= OPDRACHTEN =
1 > Vat de tekst over de Wajong-uitkering samen in twee zinnen.
2 > Schrijf het volgende deel van de tekst over de Wajong-uitkering en laat het direct aansluiten op de laatste zin.

= ARTIKEL =
-=-=-=-=-

Daarnaast werd het Uwv veroordeeld tot het vergoeden van de proceskosten van eiseres, vastgesteld op € 1.602, en het betaalde griffierecht van € 48. De uitspraak is openbaar gedaan door rechter G.W.J. Harten, in aanwezigheid van griffier N. Melehi. Tegen deze uitspraak staat hoger beroep open bij de Centrale Raad van Beroep.

Uitspraak

RECHTBANK AMSTERDAM

Bestuursrecht
zaaknummer: AMS 20/4766

uitspraak van de enkelvoudige kamer van 8 april 2021 in de zaak tussen

[eiseres] , te [plaatsnaam] , eiseres (hierna: [eiseres] )

(gemachtigde: [naam] )
en
de raad van bestuur van het Uitvoeringsinstituut werknemersverzekeringen,verweerder (hierna: Uwv)
(gemachtigde: [naam] ).

Procesverloop

Met het besluit van 30 april 2020 (besluit 1) heeft het Uwv geen toestemming aan [eiseres] verleend om met behoud van haar Wajong-uitkering naar het buitenland te vertrekken. Bij besluit van eveneens 30 april 2020 (besluit 2) heeft het Uwv de Wajong-uitkering van [eiseres] per 1 mei 2020 beëindigd.

-=-=-=-=-

= FRAGMENT GEGEVENS =
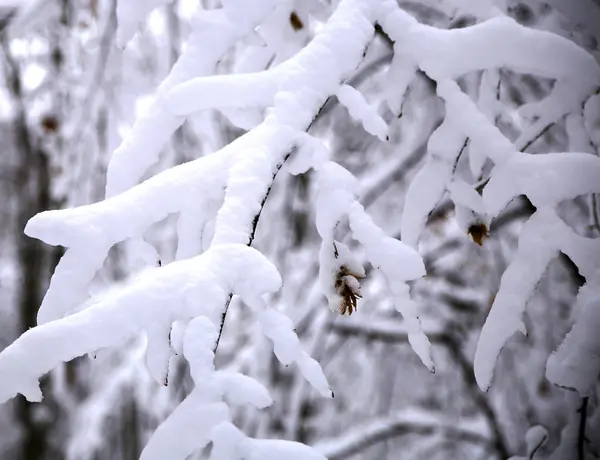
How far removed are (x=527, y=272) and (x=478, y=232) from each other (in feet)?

-=-=-=-=-

= ANTWOORDEN =
1 > Het Uwv weigerde eiseres op 30 april 2020 toestemming om met behoud van haar Wajong-uitkering naar het buitenland te vertrekken en beëindigde die uitkering per 1 mei 2020. In de uitspraak van de Rechtbank Amsterdam van 8 april 2021 werd het Uwv veroordeeld tot vergoeding van de proceskosten van € 1.602 en het griffierecht van € 48, en tegen de uitspraak staat hoger beroep open bij de Centrale Raad van Beroep.

2 >
Met het besluit van 2 juni 2020 (besluit 3) heeft het Uwv de Wajong-uitkering per 1 mei 2020 weer voortgezet.
Tegen het besluit 1 heeft [eiseres] op 11 juni 2020 bezwaar gemaakt.
Met het besluit van 11 juli 2020 (het bestreden besluit) heeft het Uwv het bezwaar van [eiseres] niet-ontvankelijk verklaard.
[eiseres] heeft tegen het bestreden besluit beroep ingesteld. Het Uwv heeft een verweerschrift ingediend.
Het onderzoek ter zitting heeft plaatsgevonden op 7 april 2021. Namens [eiseres] is daar haar gemachtigde verschenen. Verweerder is met bericht van verhindering niet verschenen.

Overwegingen

Ten aanzien van het griffierecht
1. [eiseres] heeft verzocht om vrijgesteld te worden van de verplichting tot het betalen van griffierecht wegens betalingsonmacht. De rechtbank stelt op basis van de overgelegde informatie vast dat [eiseres] niet aan de voorwaarden voor vrijstelling voldoet.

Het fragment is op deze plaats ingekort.